Before we show you the output, notice the ID statement in Program 5.3. When you include an ID statement in PROC PRINT, the variable (or variables) you list show up in the first column (or columns) of your report, replacing the Obs column that SAS usually displays in the first column. If you list a variable in an ID statement, don’t also list it in the VAR statement. If you do, it appears twice on the listing. If you have an ID variable such as Subject or ID, it is recommended that you use an ID statement.

Here is the listing:

Figure 5.3: Output from Program 5.3

Figure 5.3: Output from Program 5.3

5.3  Regrouping Values Using Formats

You can use formats to group various values together. For example, suppose you want to see the survey results, but instead of looking at the five possible responses for Questions 1 through 5, you want to group the values 1 and 2 (strongly disagree and disagree) together and the values 4 and 5 (agree and strongly agree) to make three categories for each question. You can accomplish this by creating a new format, as shown in Program 5.4:

Program 5.4: Regrouping Values Using a Format

  proc format;

     value $Three 1,2   = 'Disagreement'

                  3     = 'No opinion'

                  4,5   = 'Agreement';

  run;

 

You can then apply this to the Question variables in a procedure, as follows:

Program 5.5: Applying the New Format to Several Variables with PROC FREQ

  title "Question Frequencies Using the Three Format";

  proc freq data=Learn.Survey;

     tables Ques1-Ques5;

     format Ques1-Ques5 $Three.;

  run;

PROC FREQ, as you saw in Chapter 2, is used to count frequencies for the variables listed in the TABLES statement (Ques1–Ques5 in this case). Because of the FORMAT statement in this procedure, the tables have only three categories rather than the original five. Here is a partial listing of the output:

Figure 5.4: Partial Listing from Program 5.5

Figure 5.4: Partial Listing from Program 5.5

If you look back at Figure 5.2, you can see that the two values of 1 and one value of 2 for Quest1 were combined to give you a frequency of 3 for the category of Disagreement—the two values of 4 and one value of 5 were combined to give you a frequency of 3 for the category of Agreement.

 

5.4  More on Format Ranges

When you define a format, you can specify individual values or ranges to the left of the equal sign in your VALUE statement. As an example of how flexible this approach is, consider that you have a variable called Grade with values of A, B, C, D, F, I, and W. The following VALUE statement creates a format that places these grades into six categories:

value $Gradefmt 'A' – 'C' = 'Passing'

                'D'       = 'Borderline'

                'F'       = 'Failing'

                'I','W'   = 'Incomplete or withdrew'

                ' '       = 'Not recorded'

                other     = 'Miscoded';

 

Here you see that grades A, B, or C will be formatted as Passing, D as Borderline, F as Failing, I or W as Incomplete or withdrew, missing values as Not recorded, and any other value as Miscoded. You may leave the quotes off the character ranges and the labels if you want. However, as a matter of style, we recommend that you use single or double quotes here.

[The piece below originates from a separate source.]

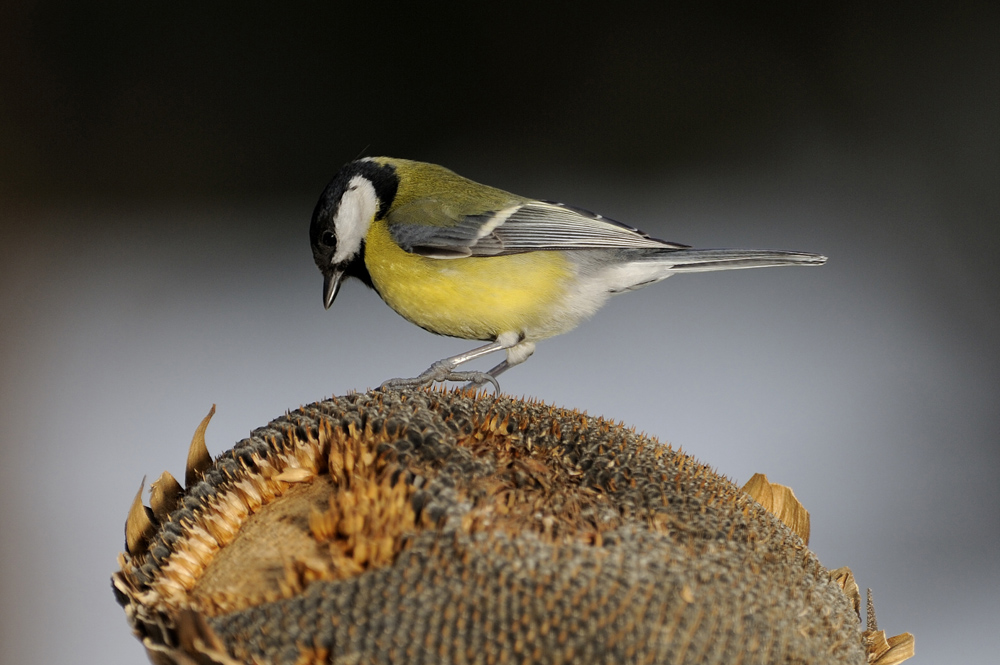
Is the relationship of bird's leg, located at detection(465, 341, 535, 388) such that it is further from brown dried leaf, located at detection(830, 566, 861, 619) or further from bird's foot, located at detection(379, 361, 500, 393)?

In Program 5.2, the ranges for the AGE format were defined like this:

   value Age low-29  = 'Less than 30'

             30-50   = '30 to 50'

             51-high = '51+';

This is fine if this format is used with integer values. However, suppose you used this format with a variable that could take on values such as 29.5? This value falls between the two ranges low-29 and 30-50. You can make sure there are no gaps in your ranges like this:

   value Age low-<30  = 'Less than 30'

             30-<51   = '30 to less than 51'

             51-high  = '51+';

The first range includes all values Less than 30 (which would include 29.5). The second range includes values from 30 to less than 51 and the last range includes values of 51 and higher.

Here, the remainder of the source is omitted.